When I first started residing between the stone benches, just under Joie de Vivre, I had just enough length for my strands to meet in the middle, near the pinnacle crown of my cranium. By the end of our nearly two month’s together, all of us who lived there were forever changed. Many of us affirmed in our life’s mission, to be part of a great Correcting Course, which must happen for humanity to survive much beyond this generation. The patterns of action we participate in are crucial, in setting the tone and tempo, making possible what must come to be, in order for those who come next to know how to proceed. The world is coming awake, aware of itself as an integral whole, and it is happening in our lifetime. OWS was an undeniable emergence of this global culture of compassion, truth and one human family, transcending the barriers, false binaries and staged battles that have kept us from our Destiny.

My lasting physical reminder of that time in the eye of the storm is this mono-dread of hair, now four years in length. Much thicker and more fun than what I have to work with otherwise. Little children, instead of pointing and saying “He’s Bald!” have much more pause and joy in their eyes, which often widen. In the past few years, I have had more people (mostly younger girls) come up to me and say, quite sincerely— “I love your hair!” and “That is the best ‘do I have ever seen!” It is rather hard to get people to admit they are looking at you, walking down the streets in NYC. But when I go with no top-covering, the full dread up in a loop or otherwise sticking up and prominent, I turn heads. Hipsters in clubs saying “Nice hat, man!” before realizing the actual situation going on up here on my head.

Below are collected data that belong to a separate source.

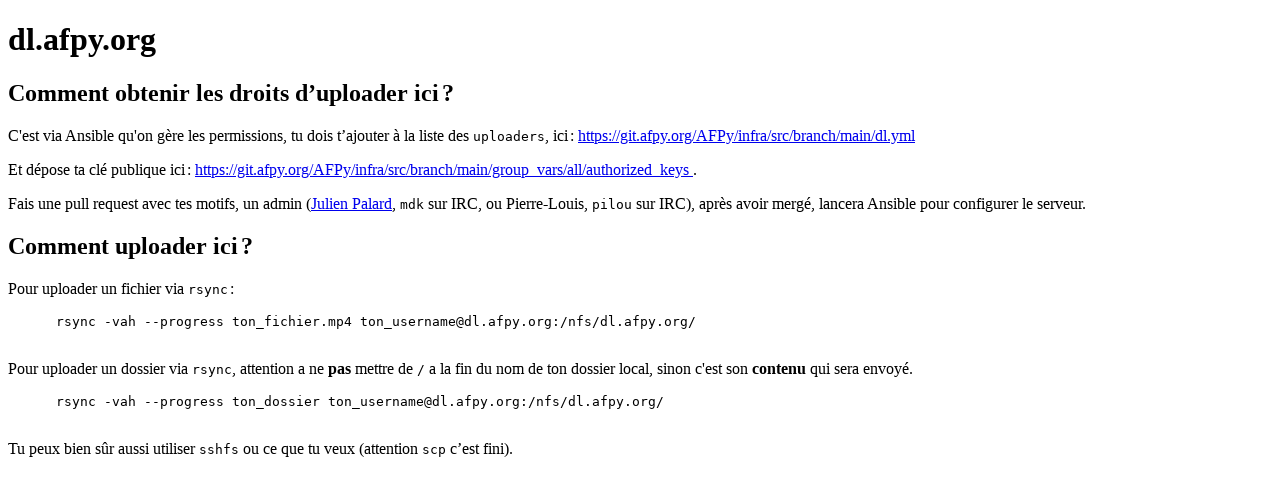

--- FILE ---
content_type: text/html; charset=utf-8
request_url: https://dl.afpy.org/README.html
body_size: 621
content:
<!DOCTYPE html>
<head>
  <title>README</title>
</head>
<body>
  <h1>dl.afpy.org</h1>

  <h2>Comment obtenir les droits d’uploader ici ?</h2>
  <p>
    C'est via Ansible qu'on gère les permissions, tu dois t’ajouter
    à la liste des <tt>uploaders</tt>, ici :
    <a href="https://git.afpy.org/AFPy/infra/src/branch/main/dl.yml">
      https://git.afpy.org/AFPy/infra/src/branch/main/dl.yml
    </a>
  </p>
  <p>
    Et dépose ta clé publique ici :
    <a href="https://git.afpy.org/AFPy/infra/src/branch/main/group_vars/all/authorized_keys">
      https://git.afpy.org/AFPy/infra/src/branch/main/group_vars/all/authorized_keys
    </a>.
  </p>
  <p>
    Fais une pull request avec tes motifs, un admin
    (<a href="https://mdk.fr">Julien Palard</a>, <tt>mdk</tt> sur IRC, ou
    Pierre-Louis, <tt>pilou</tt> sur IRC), après avoir mergé, lancera
    Ansible pour configurer le serveur.
  </p>

  <h2>Comment uploader ici ?</h2>
  <p>
    Pour uploader un fichier via <tt>rsync</tt> :
    <pre>
      rsync -vah --progress ton_fichier.mp4 ton_username@dl.afpy.org:/nfs/dl.afpy.org/
    </pre>
  </p>

  <p>
    Pour uploader un dossier via <tt>rsync</tt>, attention a
    ne <b>pas</b> mettre de <tt>/</tt> a la fin du nom de ton dossier
    local, sinon c'est son <b>contenu</b> qui sera envoyé.
    <pre>
      rsync -vah --progress ton_dossier ton_username@dl.afpy.org:/nfs/dl.afpy.org/
    </pre>
  </p>

  <p>
    Tu peux bien sûr aussi utiliser <tt>sshfs</tt> ou ce que tu veux (attention <tt>scp</tt> c’est fini).
  </p>
</body>
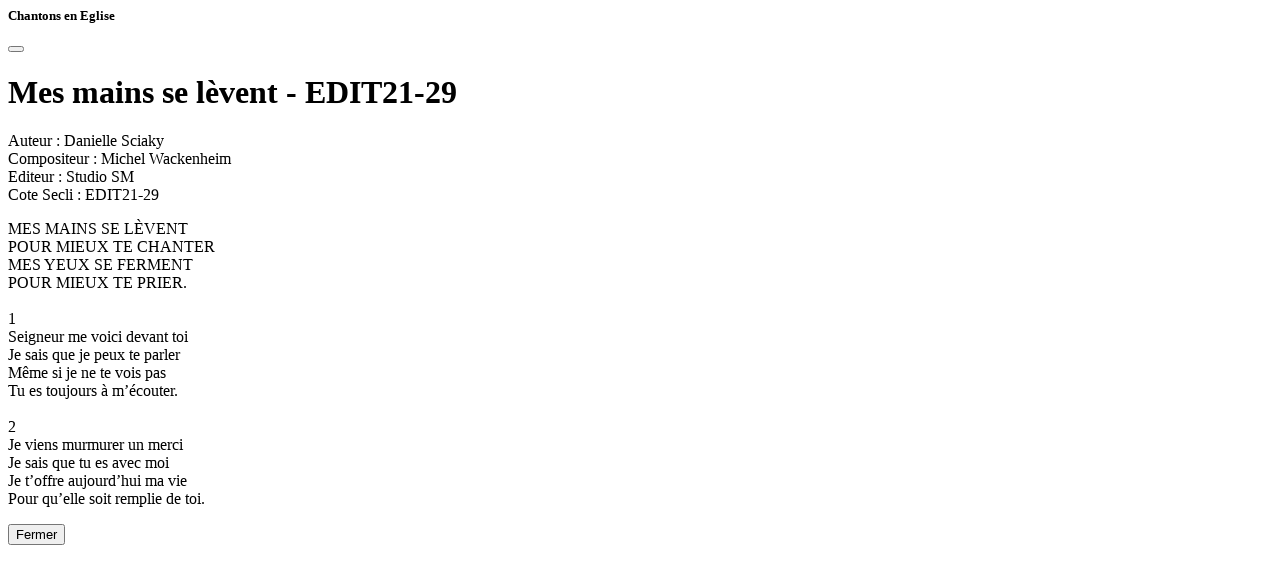

--- FILE ---
content_type: text/html; charset=UTF-8
request_url: https://www.chantonseneglise.fr/voir-texte/15768
body_size: 1229
content:
<div data-bs-modal-target="modal" class="modal fade" tabindex="-1">
	<div class="modal-dialog modal-dialog-scrollable
">
		<div class="modal-content">
			<div class="modal-header">
				<h5 class="modal-title">
						Chantons en Eglise
				</h5>
				<button type="button" class="btn-close" data-bs-dismiss="modal" aria-label="Close"></button>
			</div>
			<div class="modal-body">
					<div class="chantons">

		<div
			class="my-3">		</div>

		<div class="small text-muted">
			<h1>Mes mains se lèvent - EDIT21-29</h1>

	<div>Auteur :
		Danielle Sciaky</div>

	<div>Compositeur :
		Michel Wackenheim</div>

	<div>Editeur :
		Studio SM</div>

	<div>Cote Secli :
		EDIT21-29</div>



		</div>

		<p class="py-4">
							MES MAINS SE LÈVENT<br />
POUR MIEUX TE CHANTER<br />
MES YEUX SE FERMENT<br />
POUR MIEUX TE PRIER.<br />
<br />
1<br />
Seigneur me voici devant toi<br />
Je sais que je peux te parler<br />
Même si je ne te vois pas<br />
Tu es toujours à m’écouter.<br />
<br />
2<br />
Je viens murmurer un merci<br />
Je sais que tu es avec moi<br />
Je t’offre aujourd’hui ma vie<br />
Pour qu’elle soit remplie de toi.
					</p>

	</div>
			</div>
			<div class="modal-footer d-print-none">
															<button type="button" class="btn btn-primary" data-bs-dismiss="modal">Fermer</button>
												</div>
		</div>
	</div>
</div>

Even a few older fellows looking as though they were wagering whether they could pull off this unique look themselves.

Now it tucks alongside my beard or folds discretely back when not in a more prominent placement. It has served as a means to hold and wrap as I go about life as the Nomad Professor, and I offer it as a practical playful solution to an otherwise “less than” attractive or ideal situation many men find themselves in.